Managing feelings and emotions at Tops Day Nurseries

We recognise that effective management of children’s feelings and emotions is vital for their mental health.

At Tops we respect that young children require help in understanding the range of feelings they experience. We help children recognise their feelings by naming them and helping children to express them, making a connection verbally between the event and the feeling.

Children need to learn to consider the views and feelings, needs and rights, of others and the impact that their behaviour has on people, places and objects. This is a developmental task that requires support, encouragement, teaching and setting the correct example.
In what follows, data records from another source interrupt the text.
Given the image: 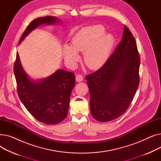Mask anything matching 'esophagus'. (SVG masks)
Masks as SVG:
<instances>
[{"label":"esophagus","instance_id":"1","mask_svg":"<svg viewBox=\"0 0 161 161\" xmlns=\"http://www.w3.org/2000/svg\"><path fill=\"white\" fill-rule=\"evenodd\" d=\"M83 80V76L81 74H77L75 76V81L77 82H81Z\"/></svg>","mask_w":161,"mask_h":161}]
</instances>
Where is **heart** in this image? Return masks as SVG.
<instances>
[{
    "instance_id": "1",
    "label": "heart",
    "mask_w": 161,
    "mask_h": 161,
    "mask_svg": "<svg viewBox=\"0 0 161 161\" xmlns=\"http://www.w3.org/2000/svg\"><path fill=\"white\" fill-rule=\"evenodd\" d=\"M104 32L101 25L80 30L72 39L71 46H64L66 63L70 66H75L80 58L78 53L84 52L83 61L89 69L97 70L102 67L108 61L114 44V36Z\"/></svg>"
}]
</instances>
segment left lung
<instances>
[{
    "instance_id": "obj_1",
    "label": "left lung",
    "mask_w": 161,
    "mask_h": 161,
    "mask_svg": "<svg viewBox=\"0 0 161 161\" xmlns=\"http://www.w3.org/2000/svg\"><path fill=\"white\" fill-rule=\"evenodd\" d=\"M140 57L132 33L125 25L122 40L98 70L86 76L92 116L112 121L128 109L139 85Z\"/></svg>"
}]
</instances>
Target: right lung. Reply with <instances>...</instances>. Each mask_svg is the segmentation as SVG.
I'll return each instance as SVG.
<instances>
[{"mask_svg":"<svg viewBox=\"0 0 161 161\" xmlns=\"http://www.w3.org/2000/svg\"><path fill=\"white\" fill-rule=\"evenodd\" d=\"M61 22L54 16L42 17L33 20L23 34L19 44L40 25H55ZM14 71L19 97L34 117L48 125L57 124L65 119L71 92L75 86L73 72L58 69L48 77L35 80L24 70L18 53Z\"/></svg>","mask_w":161,"mask_h":161,"instance_id":"obj_1","label":"right lung"}]
</instances>
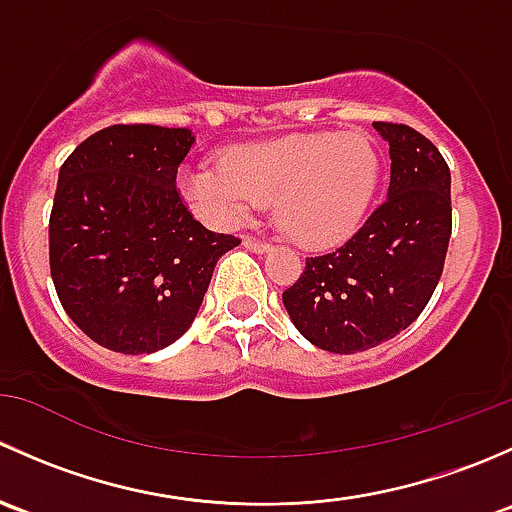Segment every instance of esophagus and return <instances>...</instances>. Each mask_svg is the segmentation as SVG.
Listing matches in <instances>:
<instances>
[{"label":"esophagus","mask_w":512,"mask_h":512,"mask_svg":"<svg viewBox=\"0 0 512 512\" xmlns=\"http://www.w3.org/2000/svg\"><path fill=\"white\" fill-rule=\"evenodd\" d=\"M242 245L252 252H267L272 247L270 242H260V240H255V237H245V240H242Z\"/></svg>","instance_id":"esophagus-1"}]
</instances>
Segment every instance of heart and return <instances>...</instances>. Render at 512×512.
Wrapping results in <instances>:
<instances>
[{
  "mask_svg": "<svg viewBox=\"0 0 512 512\" xmlns=\"http://www.w3.org/2000/svg\"><path fill=\"white\" fill-rule=\"evenodd\" d=\"M379 175V151L364 133H304L232 148L223 160H190L180 190L218 227L275 203L277 223L292 240L327 247L361 225Z\"/></svg>",
  "mask_w": 512,
  "mask_h": 512,
  "instance_id": "1",
  "label": "heart"
}]
</instances>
The principles that underpin how we achieve positive and considerate behaviour exist within the settings for promoting personal, social and emotional development.

We understand that self-management of intense emotions, especially of anger is very difficult for children to cope with and they need supportive adult role model to help them. We do not engage in issuing punishment to a young child’s rage as we believe this will have the opposite effect.
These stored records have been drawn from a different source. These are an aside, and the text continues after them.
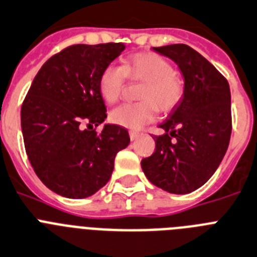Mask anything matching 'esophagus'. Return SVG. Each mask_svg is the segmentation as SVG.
I'll list each match as a JSON object with an SVG mask.
<instances>
[{
    "label": "esophagus",
    "mask_w": 257,
    "mask_h": 257,
    "mask_svg": "<svg viewBox=\"0 0 257 257\" xmlns=\"http://www.w3.org/2000/svg\"><path fill=\"white\" fill-rule=\"evenodd\" d=\"M138 136H140V132H137V131H129V137H131L132 141H135V140H137Z\"/></svg>",
    "instance_id": "esophagus-1"
}]
</instances>
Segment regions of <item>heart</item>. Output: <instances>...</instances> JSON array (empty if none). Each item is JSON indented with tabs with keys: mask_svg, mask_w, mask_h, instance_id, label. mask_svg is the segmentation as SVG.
<instances>
[{
	"mask_svg": "<svg viewBox=\"0 0 257 257\" xmlns=\"http://www.w3.org/2000/svg\"><path fill=\"white\" fill-rule=\"evenodd\" d=\"M126 79L142 81L138 98L141 101L124 103L111 111L110 120L116 125L140 129L153 121L156 111L171 112L185 95V81L168 59L156 53H137L121 66H106L98 79V90L107 103L120 99Z\"/></svg>",
	"mask_w": 257,
	"mask_h": 257,
	"instance_id": "heart-1",
	"label": "heart"
}]
</instances>
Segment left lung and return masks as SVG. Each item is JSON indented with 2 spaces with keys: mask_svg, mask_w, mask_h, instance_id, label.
<instances>
[{
  "mask_svg": "<svg viewBox=\"0 0 257 257\" xmlns=\"http://www.w3.org/2000/svg\"><path fill=\"white\" fill-rule=\"evenodd\" d=\"M178 64L185 95L155 136V151L142 159L149 181L173 194H187L206 184L229 146L231 106L229 82L213 64L185 44L154 48Z\"/></svg>",
  "mask_w": 257,
  "mask_h": 257,
  "instance_id": "1",
  "label": "left lung"
}]
</instances>
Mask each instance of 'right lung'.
Wrapping results in <instances>:
<instances>
[{
	"label": "right lung",
	"instance_id": "obj_1",
	"mask_svg": "<svg viewBox=\"0 0 257 257\" xmlns=\"http://www.w3.org/2000/svg\"><path fill=\"white\" fill-rule=\"evenodd\" d=\"M125 49L121 42L75 44L40 68L22 104L24 147L33 171L66 198L93 195L108 182L116 154L131 142L128 131L107 124L98 79Z\"/></svg>",
	"mask_w": 257,
	"mask_h": 257
}]
</instances>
Our way of responding to pre-verbal children is to calm them through holding and cuddling or ignoring unwanted behaviour as appropriate. Verbal children will also respond to cuddling to calm them down, but we offer them an explanation and discuss the incident with them to their level of understanding

We help young children learn to empathise with others, understanding that they have feelings too and that their actions impact on others. We support social skills through modelling behaviour, through activities, drama and stories.
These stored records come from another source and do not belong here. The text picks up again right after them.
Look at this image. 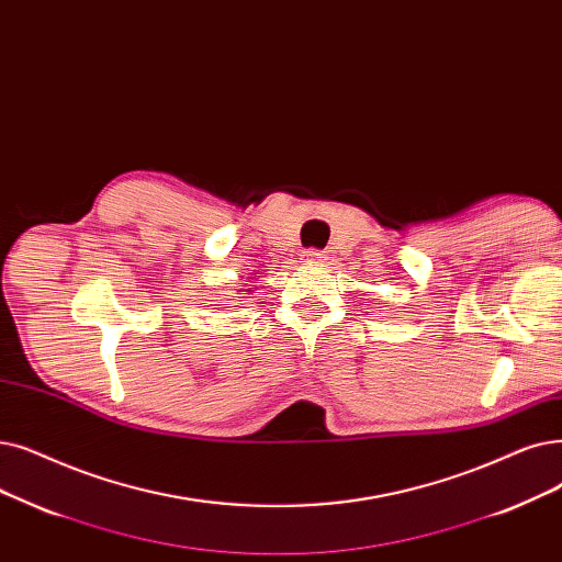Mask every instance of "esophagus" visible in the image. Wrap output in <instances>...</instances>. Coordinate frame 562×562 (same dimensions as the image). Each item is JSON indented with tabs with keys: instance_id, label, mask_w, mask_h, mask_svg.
<instances>
[{
	"instance_id": "esophagus-1",
	"label": "esophagus",
	"mask_w": 562,
	"mask_h": 562,
	"mask_svg": "<svg viewBox=\"0 0 562 562\" xmlns=\"http://www.w3.org/2000/svg\"><path fill=\"white\" fill-rule=\"evenodd\" d=\"M303 261H310V263H316V261H324V252L316 250V248H310V250H303Z\"/></svg>"
}]
</instances>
We build self-esteem and confidence in children, recognising their emotional needs through close and committed relationships with them. We recognise that babies and very young children are unable to always regulate their own emotions, such as fear, anger or distress, and require sensitive adults to role-model to help them do this.

We focus on ensuring a child’s attachment figure in the setting, their key person, is building a strong relationship to provide security to the child.